╭─ データ内容

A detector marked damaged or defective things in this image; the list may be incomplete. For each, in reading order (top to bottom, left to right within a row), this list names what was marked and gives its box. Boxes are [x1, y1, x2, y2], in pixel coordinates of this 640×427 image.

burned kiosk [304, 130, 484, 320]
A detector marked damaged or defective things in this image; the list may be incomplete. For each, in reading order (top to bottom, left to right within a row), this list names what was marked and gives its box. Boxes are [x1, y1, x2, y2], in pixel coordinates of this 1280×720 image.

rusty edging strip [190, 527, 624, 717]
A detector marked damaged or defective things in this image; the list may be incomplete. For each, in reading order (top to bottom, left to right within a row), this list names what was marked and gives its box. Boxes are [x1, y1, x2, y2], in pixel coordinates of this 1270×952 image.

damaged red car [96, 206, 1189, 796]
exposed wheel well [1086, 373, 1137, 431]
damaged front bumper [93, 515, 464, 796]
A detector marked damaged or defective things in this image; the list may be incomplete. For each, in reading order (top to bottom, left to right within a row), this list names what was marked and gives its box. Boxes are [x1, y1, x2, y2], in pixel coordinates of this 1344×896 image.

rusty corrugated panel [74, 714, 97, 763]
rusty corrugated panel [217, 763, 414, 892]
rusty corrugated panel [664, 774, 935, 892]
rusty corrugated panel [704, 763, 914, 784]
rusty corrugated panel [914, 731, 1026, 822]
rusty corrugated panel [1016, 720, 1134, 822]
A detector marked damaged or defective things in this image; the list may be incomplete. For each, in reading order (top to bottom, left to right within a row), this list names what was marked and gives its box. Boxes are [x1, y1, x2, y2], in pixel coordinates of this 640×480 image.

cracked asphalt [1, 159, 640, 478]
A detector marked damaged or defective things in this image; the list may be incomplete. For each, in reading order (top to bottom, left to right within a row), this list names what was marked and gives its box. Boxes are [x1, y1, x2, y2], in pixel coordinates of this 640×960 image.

╰─

-- 課題の指示 --
上記の項目をすべて、空行を除いてMarkdownの表に書き並べてください。列名は、通し番号を示す「番号」と各行の文を示す「行」の二つとしてください。

-- 解答 --
| 番号 | 行 |
|---|---|
| 1 | A detector marked damaged or defective things in this image; the list may be incomplete. For each, in reading order (top to bottom, left to right within a row), this list names what was marked and gives its box. Boxes are [x1, y1, x2, y2], in pixel coordinates of this 640×427 image. |
| 2 | burned kiosk [304, 130, 484, 320] |
| 3 | A detector marked damaged or defective things in this image; the list may be incomplete. For each, in reading order (top to bottom, left to right within a row), this list names what was marked and gives its box. Boxes are [x1, y1, x2, y2], in pixel coordinates of this 1280×720 image. |
| 4 | rusty edging strip [190, 527, 624, 717] |
| 5 | A detector marked damaged or defective things in this image; the list may be incomplete. For each, in reading order (top to bottom, left to right within a row), this list names what was marked and gives its box. Boxes are [x1, y1, x2, y2], in pixel coordinates of this 1270×952 image. |
| 6 | damaged red car [96, 206, 1189, 796] |
| 7 | exposed wheel well [1086, 373, 1137, 431] |
| 8 | damaged front bumper [93, 515, 464, 796] |
| 9 | A detector marked damaged or defective things in this image; the list may be incomplete. For each, in reading order (top to bottom, left to right within a row), this list names what was marked and gives its box. Boxes are [x1, y1, x2, y2], in pixel coordinates of this 1344×896 image. |
| 10 | rusty corrugated panel [74, 714, 97, 763] |
| 11 | rusty corrugated panel [217, 763, 414, 892] |
| 12 | rusty corrugated panel [664, 774, 935, 892] |
| 13 | rusty corrugated panel [704, 763, 914, 784] |
| 14 | rusty corrugated panel [914, 731, 1026, 822] |
| 15 | rusty corrugated panel [1016, 720, 1134, 822] |
| 16 | A detector marked damaged or defective things in this image; the list may be incomplete. For each, in reading order (top to bottom, left to right within a row), this list names what was marked and gives its box. Boxes are [x1, y1, x2, y2], in pixel coordinates of this 640×480 image. |
| 17 | cracked asphalt [1, 159, 640, 478] |
| 18 | A detector marked damaged or defective things in this image; the list may be incomplete. For each, in reading order (top to bottom, left to right within a row), this list names what was marked and gives its box. Boxes are [x1, y1, x2, y2], in pixel coordinates of this 640×960 image. |